Tuesday, 03 November 2015 19:44
LONDON: A glut of liquefied natural gas (LNG) over the next couple of years is likely to drive down power sector emissions in Europe, cutting demand for carbon permits and keeping a lid on prices, analysts said as they slashed price forecasts.
“We think a bearish cloud is on the horizon … as Europe accommodates the increased global LNG supply by pushing gas into power at the expense of coal,” analysts at Energy Aspects said in a monthly research note published this week.
The analysts cut their price forecasts for EU carbon allowances (EUAs) in 2019 by 44 percent to 10 euros a tonne from 18 euros/tonne and their 2020 price forecast by 33 percent to 14 euros/tonne from 21 euros.
The EU Emissions Trading System (ETS) regulates around half of Europe’s output of heat-trapping gases by forcing more than 11,000 power plants, factories and airlines to surrender a carbon allowance for every tonne they emit.

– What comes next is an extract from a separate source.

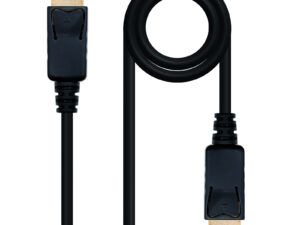 Nanocable DP/M a DP/M 10m Negro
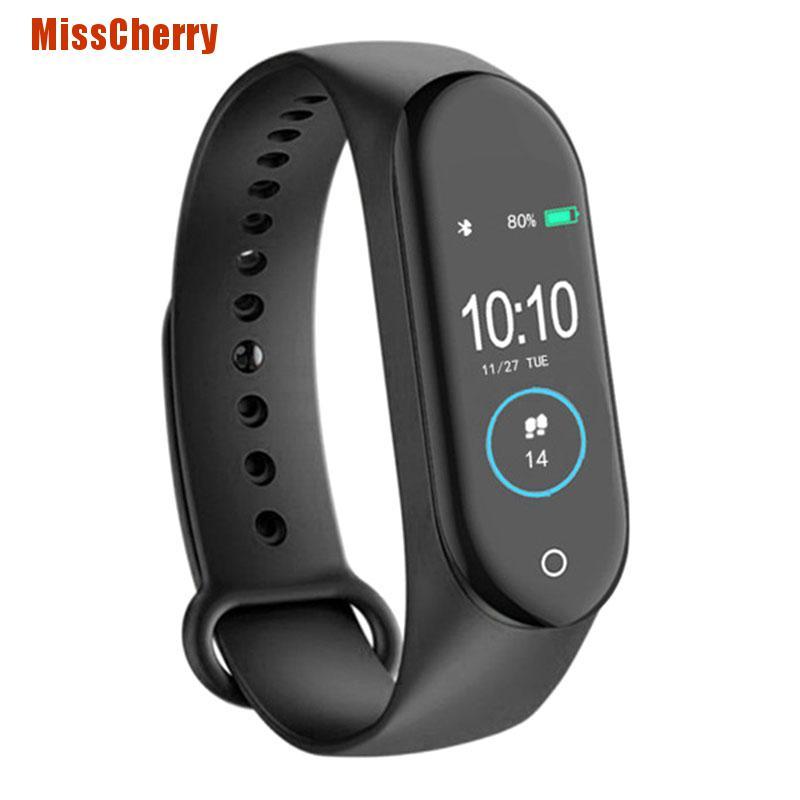 Đồng Hồ Thông Minh M4 M Band 4 Chống Thấm Nước Kèm Phụ Kiện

Coal-fired power stations emit almost double the amount of carbon dioxide as gas ones, making them large buyers of carbon credits under the scheme.
Both coal and LNG are oversupplied after high prices in the past decade triggered investments in new projects and expansion plans but gas is expected to grab more market share from coal over the next few years particularly where governments penalise coal via taxes or emissions trading schemes.
The analysts said imports of lower cost gas will dampen the impact of a Market Stability Reserve (MSR) introduced by the European Commission to from 2019 to remove some of the surplus of carbon allowances generated by recession that has depressed prices in the scheme.
Analysts at Thomson Reuters Point Carbon agreed falling gas prices could lead to weaker than anticipated carbon prices although they currently forecast higher gas prices in Europe than Energy Aspects and less fuel switching away from coal.
“If we were to change our gas price forecast significantly down in relation to coal prices, we would also see a drop in our carbon price forecast,” said analyst Marcus Ferdinand.
Thomson Reuters Point Carbon have nominal price forecasts of 17.3 euros/tonne in 2019 and 18.3 euros/tonne in 2020.
Benchmark EUAs currently trade around 8.50 euros/tonne.